Saturday, March 13, 2010

Day 4 – Guilin

The evening fishing demonstration was fantastic, but difficult to take pictures! Here is a man in traditional gear (The grass 'coat' keeps the rain off.) about to go fishing with his birds.

" The Reed Flute Cave was cool" says Lianne


Almost everyone in our travel group made the climb.

The view from the top of Piled Silk Hill.



2 choices of how to get up to the top of Piled Silk Hill.
Our friend, Leo, chose the more expensive route :-)

We climbed!

The park at Elephant Trunk Hill was fun.



Elephant Trunk Hill


This morning we walked out of the hotel and walked around a beautiful lake before breakfast. The mountains are even more beautiful than the pictures and surround the whole city of Guilin (population 700,000). This morning we toured Elephant Trunk Hill and Piled Silk Hill which are very popular tourist destinations. Everything has a wonderful tale attached to describe how it came to be. Elephant Trunk Hill is an elephant that originally came down from the heavens with the emperor. He became ill so the emperor left him behind and the elephant recovered and fell in love with the kind people of Guilin. The emperor became angry when the elephant didn’t return, and after a 7 day battle, he was killed when he went to drink from the lake (there is even a pagoda built on top of the hill that resembles a sword handle)

Piled Silk Hill is named because the rock formation almost looks like folded fabric.

We had a wonderful authentic Chinese lunch back at the hotel, and then headed to Reed Flute Cave. The cave was enormous with many sections lit up to show what the rocks might resemble if you have a fantastic imagination (vegetables, mushrooms, old men with beards). It was absolutely beautiful.

There are reeds outside of the cave that they use to make flutes and whistles. Of course, every child in our group had to have one, so needless to say, the bus ride home was not a peaceful one :-)

Most of the group went out to a nearby restaurant for supper. Food was plentiful, and worked out to a whopping $2 per person.

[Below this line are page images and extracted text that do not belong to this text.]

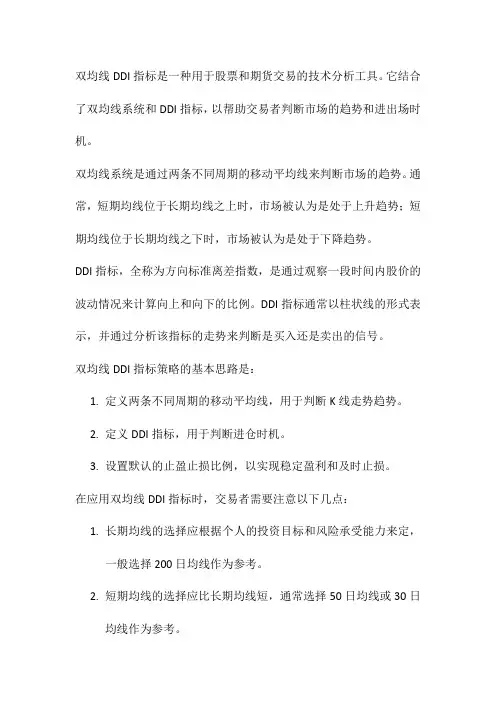 双均线 DDI 指标是一种用于股票和期货交易的技术分析工具。它结合了双均线系统和 DDI 指标，以帮助交易者判断市场的趋势和进出场时机。

双均线系统是通过两条不同周期的移动平均线来判断市场的趋势。通常，短期均线位于长期均线之上时，市场被认为是处于上升趋势；短期均线位于长期均线之下时，市场被认为是处于下降趋势。

DDI 指标，全称为方向标准离差指数，是通过观察一段时间内股价的波动情况来计算向上和向下的比例。DDI 指标通常以柱状线的形式表示，并通过分析该指标的走势来判断是买入还是卖出的信号。

双均线 DDI 指标策略的基本思路是：

1. 定义两条不同周期的移动平均线，用于判断 K 线走势趋势。

2. 定义 DDI 指标，用于判断进仓时机。

3. 设置默认的止盈止损比例，以实现稳定盈利和及时止损。

在应用双均线 DDI 指标时，交易者需要注意以下几点：

1. 长期均线的选择应根据个人的投资目标和风险承受能力来定，一般选择 200 日均线作为参考。

2. 短期均线的选择应比长期均线短，通常选择 50 日均线或 30 日均线作为参考。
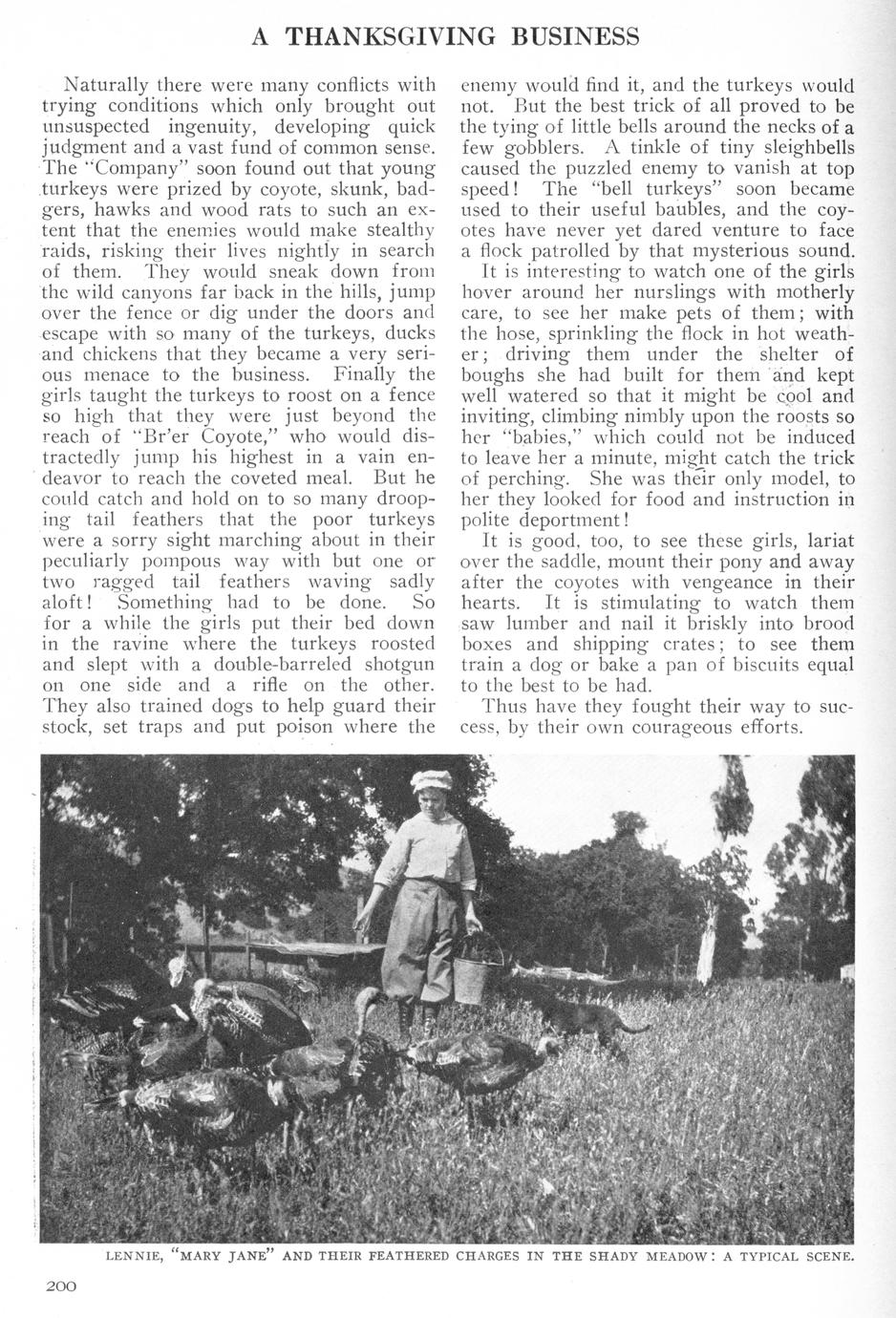 A THANKSGIVING BUSINESS

Naturally there were many conflicts with trying conditions which only brought out unsuspected ingenuity, developing quick judgment and a vast fund of common sense. The "Company" soon found out that young turkeys were prized by coyote, skunk, badgers, hawks and wood rats to such an extent that the enemies would make stealthy raids, risking their lives nightly in search of them. They would sneak down from the wild canyons far back in the hills, jump over the fence or dig under the doors and escape with so many of the turkeys, ducks and chickens that they became a very serious menace to the business. Finally the girls taught the turkeys to roost on a fence so high that they were just beyond the reach of "Br'er Coyote," who would distractedly jump his highest in a vain endeavor to reach the coveted meal. But he could catch and hold on to so many drooping tail feathers that the poor turkeys were a sorry sight marching about in their peculiarly pompous way with but one or two ragged tail feathers waving sadly aloft! Something had to be done. So for a while the girls put their bed down in the ravine where the turkeys roosted and slept with a double-barreled shotgun on one side and a rifle on the other. They also trained dogs to help guard their stock, set traps and put poison where the enemy would find it, and the turkeys would not. But the best trick of all proved to be the tying of little bells around the necks of a few gobblers. A tinkle of tiny sleighbells caused the puzzled enemy to vanish at top speed! The "bell turkeys" soon became used to their useful baubles, and the coyotes have never yet dared venture to face a flock patrolled by that mysterious sound.

It is interesting to watch one of the girls hover around her nurslings with motherly care, to see her make pets of them; with the hose, sprinkling the flock in hot weather; driving them under the shelter of boughs she had built for them and kept well watered so that it might be cool and inviting, climbing nimbly upon the roosts so her "babies," which could not be induced to leave her a minute, might catch the trick of perching. She was their only model, to her they looked for food and instruction in polite deportment!

It is good, too, to see these girls, lariat over the saddle, mount their pony and away after the coyotes with vengeance in their hearts. It is stimulating to watch them saw lumber and nail it briskly into brood boxes and shipping crates; to see them train a dog or bake a pan of biscuits equal to the best to be had.

Thus have they fought their way to success, by their own courageous efforts.

LENNIE, "MARY JANE" AND THEIR FEATHERED CHARGES IN THE SHADY MEADOW: A TYPICAL SCENE.

200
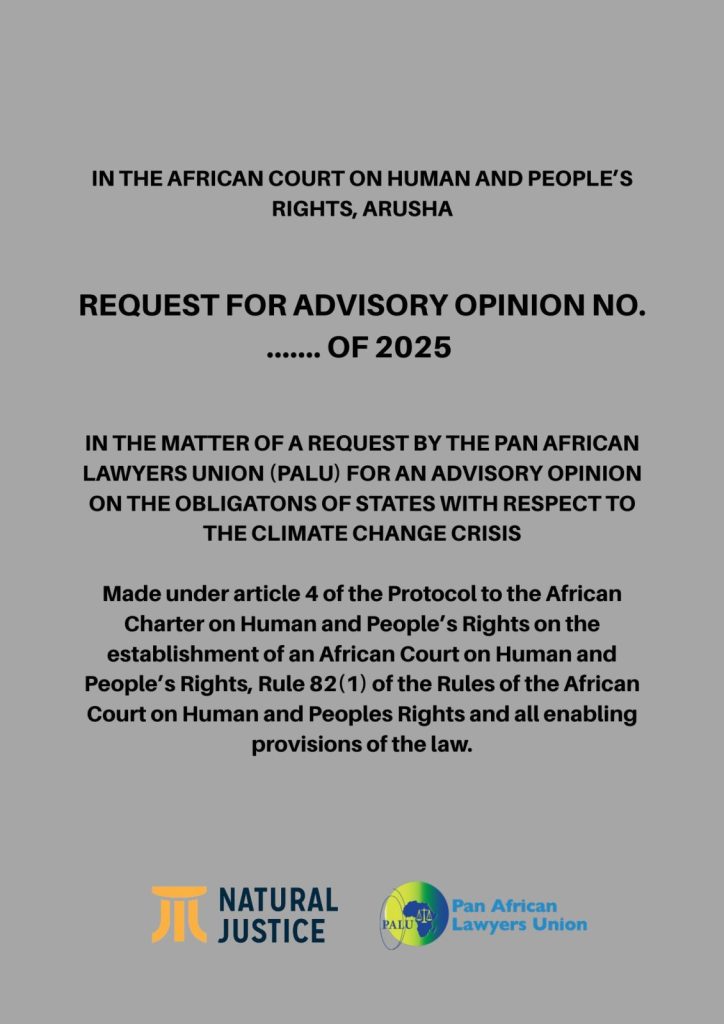 IN THE AFRICAN COURT ON HUMAN AND PEOPLE'S RIGHTS, ARUSHA

REQUEST FOR ADVISORY OPINION NO. ……. OF 2025

IN THE MATTER OF A REQUEST BY THE PAN AFRICAN LAWYERS UNION (PALU) FOR AN ADVISORY OPINION ON THE OBLIGATONS OF STATES WITH RESPECT TO THE CLIMATE CHANGE CRISIS

Made under article 4 of the Protocol to the African Charter on Human and People's Rights on the establishment of an African Court on Human and People's Rights, Rule 82(1) of the Rules of the African Court on Human and Peoples Rights and all enabling provisions of the law.

NATURAL JUSTICE

PALU

Pan African Lawyers Union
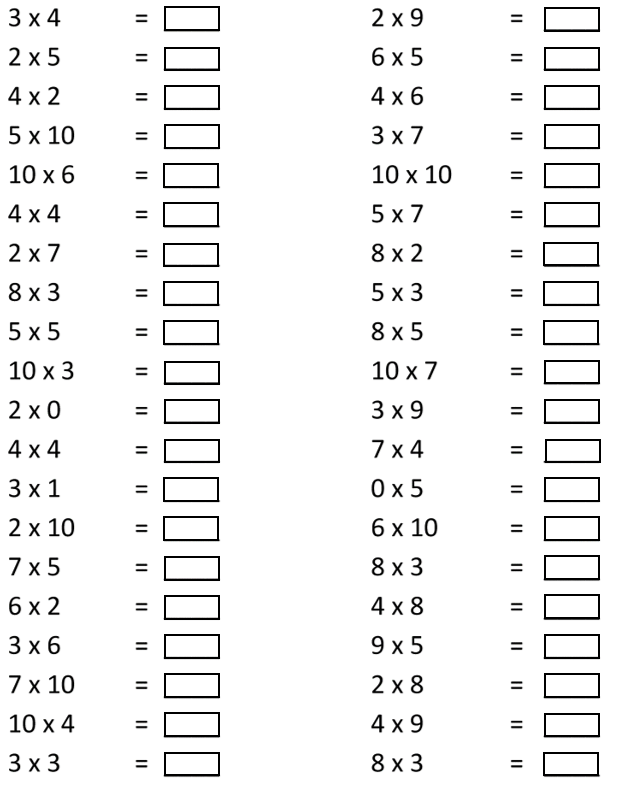 3 x 4 =
2 x 5 =
4 x 2 =
5 x 10 =
10 x 6 =
4 x 4 =
2 x 7 =
8 x 3 =
5 x 5 =
10 x 3 =
2 x 0 =
4 x 4 =
3 x 1 =
2 x 10 =
7 x 5 =
6 x 2 =
3 x 6 =
7 x 10 =
10 x 4 =
3 x 3 =

2 x 9 =
6 x 5 =
4 x 6 =
3 x 7 =
10 x 10 =
5 x 7 =
8 x 2 =
5 x 3 =
8 x 5 =
10 x 7 =
3 x 9 =
7 x 4 =
0 x 5 =
6 x 10 =
8 x 3 =
4 x 8 =
9 x 5 =
2 x 8 =
4 x 9 =
8 x 3 =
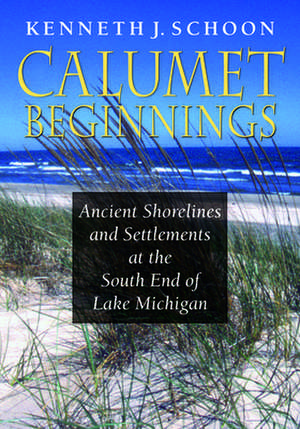 KENNETH J. SCHOON

CALUMET BEGINNINGS

Ancient Shorelines and Settlements at the South End of Lake Michigan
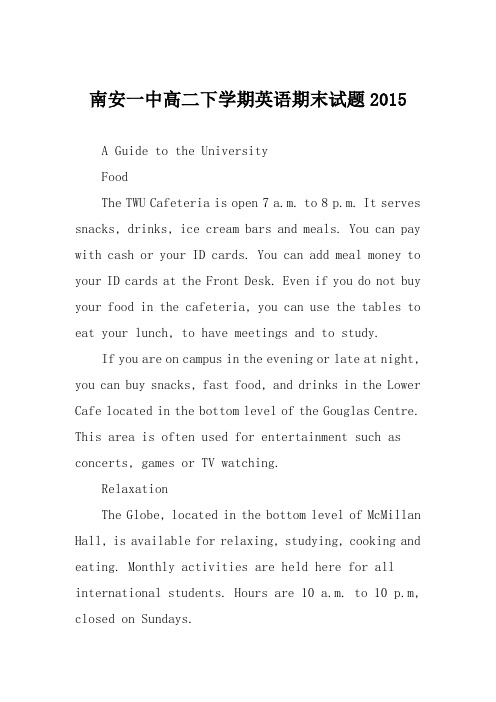 南安一中高二下学期英语期末试题2015

A Guide to the University

Food

The TWU Cafeteria is open 7 a.m. to 8 p.m. It serves snacks, drinks, ice cream bars and meals. You can pay with cash or your ID cards. You can add meal money to your ID cards at the Front Desk. Even if you do not buy your food in the cafeteria, you can use the tables to eat your lunch, to have meetings and to study.

If you are on campus in the evening or late at night, you can buy snacks, fast food, and drinks in the Lower Cafe located in the bottom level of the Gouglas Centre. This area is often used for entertainment such as concerts, games or TV watching.

Relaxation

The Globe, located in the bottom level of McMillan Hall, is available for relaxing, studying, cooking and eating. Monthly activities are held here for all international students. Hours are 10 a.m. to 10 p.m, closed on Sundays.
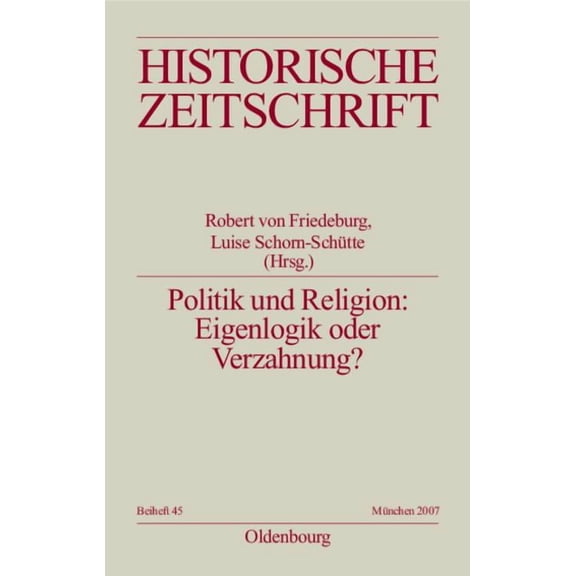 HISTORISCHE ZEITSCHRIFT

Robert von Friedeburg, Luise Schorn-Schütte (Hrsg.)

Politik und Religion: Eigenlogik oder Verzahnung?

Beiheft 45

München 2007

Oldenbourg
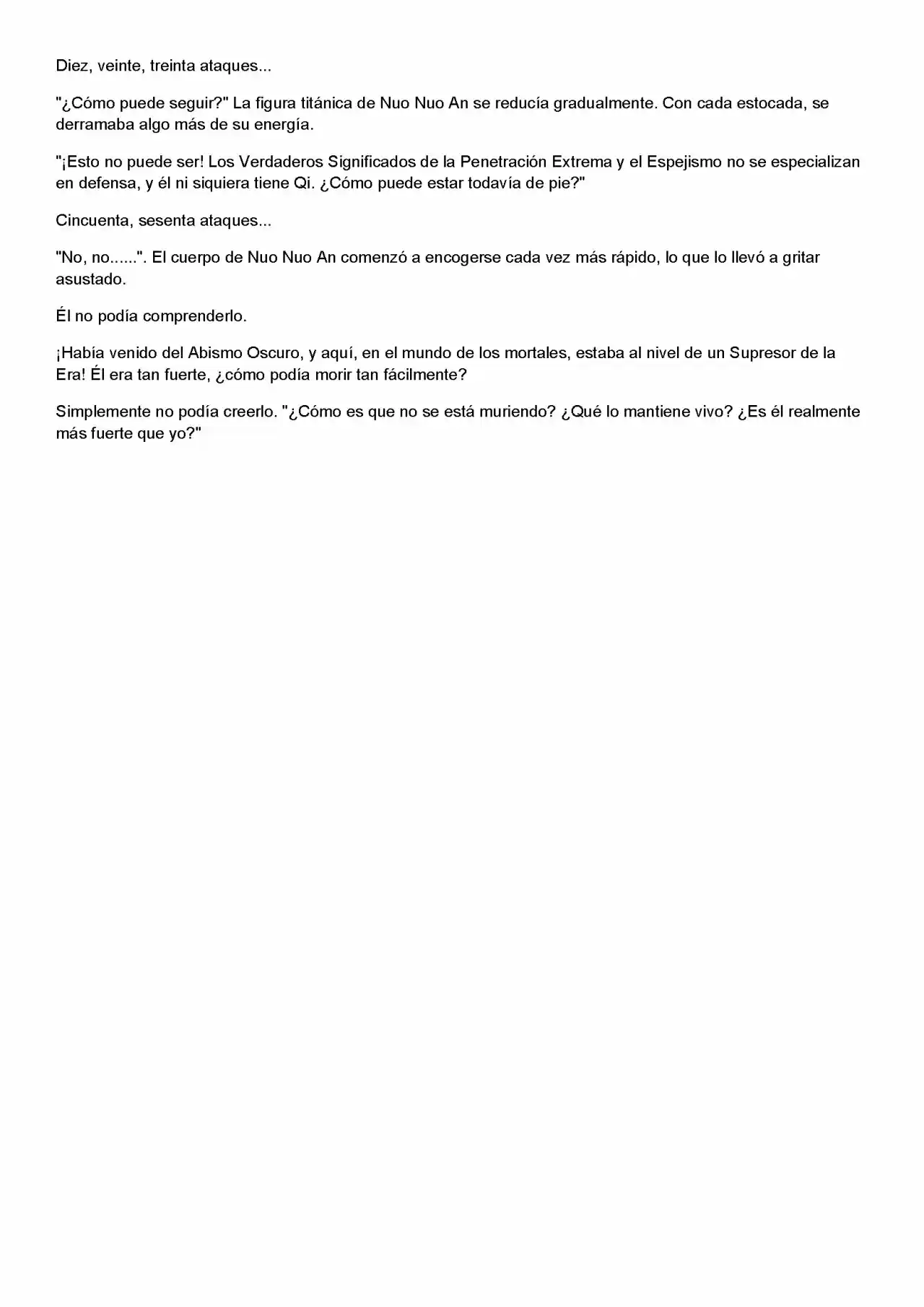 Diez, veinte, treinta ataques...

"¿Cómo puede seguir?" La figura titánica de Nuo Nuo An se reducía gradualmente. Con cada estocada, se derramaba algo más de su energía.

"¡Esto no puede ser! Los Verdaderos Significados de la Penetración Extrema y el Espejismo no se especializan en defensa, y él ni siquiera tiene Qi. ¿Cómo puede estar todavía de pie?"

Cincuenta, sesenta ataques...

"No, no......". El cuerpo de Nuo Nuo An comenzó a encogerse cada vez más rápido, lo que lo llevó a gritar asustado.

Él no podía comprenderlo.

¡Había venido del Abismo Oscuro, y aquí, en el mundo de los mortales, estaba al nivel de un Supresor de la Era! Él era tan fuerte, ¿cómo podía morir tan fácilmente?

Simplemente no podía creerlo. "¿Cómo es que no se está muriendo? ¿Qué lo mantiene vivo? ¿Es él realmente más fuerte que yo?"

In the evening, we went out on a barge into the middle of the Li River, and watched men on bamboo rafts fishing with Comorant birds. The kids were fascinated with the show, as the men demonstrated the ancient art of fishing with the birds. The birds had strings around their necks to prevent them from swallowing the fish they caught, but they still tried hard to swallow the fish before the fishermen squeezed the fish out and into their baskets. The children were reassured that these birds are very precious to the fishermen, and at the end of the evening would have the string removed and they’d be able to catch fish. We were also told that the birds were so important to the fishermen that when the bird died, they would be buried – not eaten.